Developing a COVID-19 Vaccine is Only Half the Battle
Written By: Vaccinate Your Family
Apr 08, 2020
Rising cases of COVID-19 across the country have many people asking the same question: where’s the vaccine? Experts have suggested a vaccine may be 12 to 18 months away, an optimistic timeline given the intense scrutiny vaccines undergo prior to approval. Once approved, additional questions such as how will the vaccine be distributed and who will be prioritized to receive the vaccine will soon follow. By planning for a vaccine now, our country can be better prepared to quickly protect everyone in the U.S. from this deadly pandemic.
Vaccinate Your Family’s (VYF) fourth annual State of the ImmUnion (SOTI) report offers some solutions Congress can immediately undertake in order to ensure quicker availability of the vaccine. Unfortunately, many children and adults are unable to access vaccines that are currently recommended to protect against dangerous diseases such as measles, whooping cough, hepatitis A and B, and flu. We often see these disparities break out along sociodemographic lines, namely income level, rural areas, and racial and ethnic groups.
We recommend that Congress immediately:
- Increase the federal appropriations to the CDC, states, large cities, territories and tribes. The coronavirus stimulus packages to-date have provided critical funding for the immediate emergency. We must now begin thinking about funding the immunization response. Health departments and other facilities will need funds to hire more staff to distribute and administer vaccines as well as to purchase vaccine.
- Ensure all children enrolled in state CHIP programs are eligible for vaccines through the Vaccines for Children (VFC) program. This will minimize confusion and bureaucracy when efficiency is most needed.
- Support healthcare payment measures that expand access and protect first dollar coverage, including the Protecting Seniors Through Immunization Act (S. 1872/H.R. 5076). While the coronavirus vaccine will be included in Medicare Part B, which offers vaccines at no cost to seniors, this legislation includes other important items such as better education on available vaccines.
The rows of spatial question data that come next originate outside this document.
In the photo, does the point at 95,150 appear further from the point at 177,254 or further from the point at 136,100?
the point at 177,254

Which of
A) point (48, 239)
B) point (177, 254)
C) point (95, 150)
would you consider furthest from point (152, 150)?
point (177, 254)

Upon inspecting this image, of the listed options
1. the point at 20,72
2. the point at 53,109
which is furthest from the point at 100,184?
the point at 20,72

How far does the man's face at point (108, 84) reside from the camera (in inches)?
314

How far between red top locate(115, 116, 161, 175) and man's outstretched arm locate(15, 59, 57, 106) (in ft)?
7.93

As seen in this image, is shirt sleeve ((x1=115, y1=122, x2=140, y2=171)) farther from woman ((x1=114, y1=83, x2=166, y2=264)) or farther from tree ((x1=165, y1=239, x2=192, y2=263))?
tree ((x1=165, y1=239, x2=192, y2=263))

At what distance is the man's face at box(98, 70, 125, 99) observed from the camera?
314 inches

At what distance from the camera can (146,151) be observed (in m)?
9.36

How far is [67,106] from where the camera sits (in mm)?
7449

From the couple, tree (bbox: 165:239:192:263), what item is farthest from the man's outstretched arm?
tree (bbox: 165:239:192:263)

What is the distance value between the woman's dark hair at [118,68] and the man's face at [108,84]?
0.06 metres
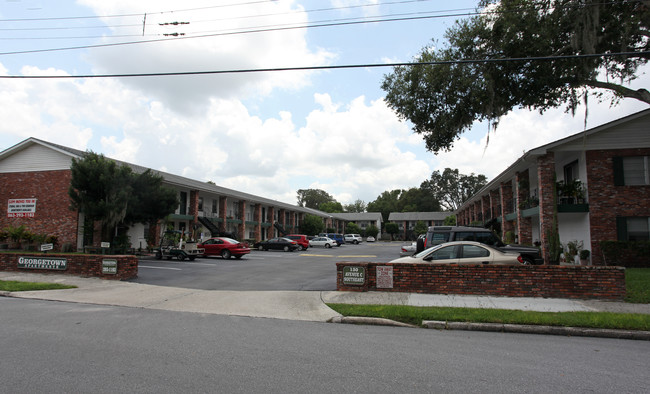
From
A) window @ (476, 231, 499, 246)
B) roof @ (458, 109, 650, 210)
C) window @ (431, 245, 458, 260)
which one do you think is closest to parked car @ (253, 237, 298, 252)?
roof @ (458, 109, 650, 210)

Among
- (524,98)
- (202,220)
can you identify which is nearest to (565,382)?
(524,98)

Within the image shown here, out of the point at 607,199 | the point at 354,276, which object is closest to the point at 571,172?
the point at 607,199

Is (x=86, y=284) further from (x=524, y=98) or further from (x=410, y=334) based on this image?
(x=524, y=98)

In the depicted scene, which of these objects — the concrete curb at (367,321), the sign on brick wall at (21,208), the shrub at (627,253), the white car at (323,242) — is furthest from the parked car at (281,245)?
the concrete curb at (367,321)

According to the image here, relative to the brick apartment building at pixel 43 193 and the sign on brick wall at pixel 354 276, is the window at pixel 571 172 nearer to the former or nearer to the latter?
the sign on brick wall at pixel 354 276

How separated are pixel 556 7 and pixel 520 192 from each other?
1130 cm

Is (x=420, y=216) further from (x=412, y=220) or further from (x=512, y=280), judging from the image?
(x=512, y=280)

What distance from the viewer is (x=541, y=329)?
25.8 ft

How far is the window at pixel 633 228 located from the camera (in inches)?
697

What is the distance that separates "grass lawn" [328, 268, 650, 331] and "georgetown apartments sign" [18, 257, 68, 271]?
1187 centimetres

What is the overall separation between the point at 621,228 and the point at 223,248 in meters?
21.0

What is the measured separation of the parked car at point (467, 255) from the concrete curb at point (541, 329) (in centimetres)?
355

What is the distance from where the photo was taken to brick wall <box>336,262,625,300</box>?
34.6ft

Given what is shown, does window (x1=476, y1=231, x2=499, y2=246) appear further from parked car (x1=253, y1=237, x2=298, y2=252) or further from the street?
parked car (x1=253, y1=237, x2=298, y2=252)
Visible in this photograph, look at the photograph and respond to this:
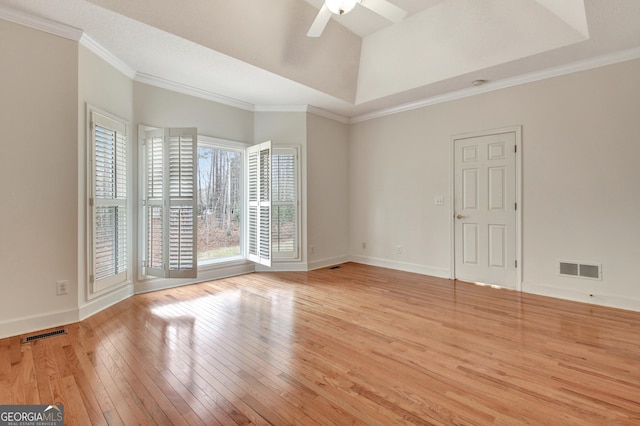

- Increase efforts to educate communities and individuals, including by supporting the VACCINES Act of 2019 (H.R. 2862), which authorizes CDC to fund local responses to communities who are hesitant about vaccinating. Unfortunately, there are still some who believe coronavirus is a conspiracy or somehow made up to increase vaccination rates for other diseases. We must help these individuals and communities understand the vital importance of vaccinating against this and other diseases. It is a sad fact that communities recovering from a crisis like natural disasters or pandemics are often more risk for measles outbreaks because families fall behind on well child visits for their children.
In addition to policy recommendations, the State of the ImmUnion report also offers an overview of the intense monitoring process vaccines undergo, even post-licensure, to ensure their safety and efficacy. After the 12 to 18 month development process, four separate systems will continue to make sure the COVID-19 vaccine is doing its job in preventing disease without causing undue harm.
Making a vaccine is not easy. Distributing a vaccine to everyone within the U.S. is not easy. But, with a little planning in the months we have, we can protect more people, more quickly.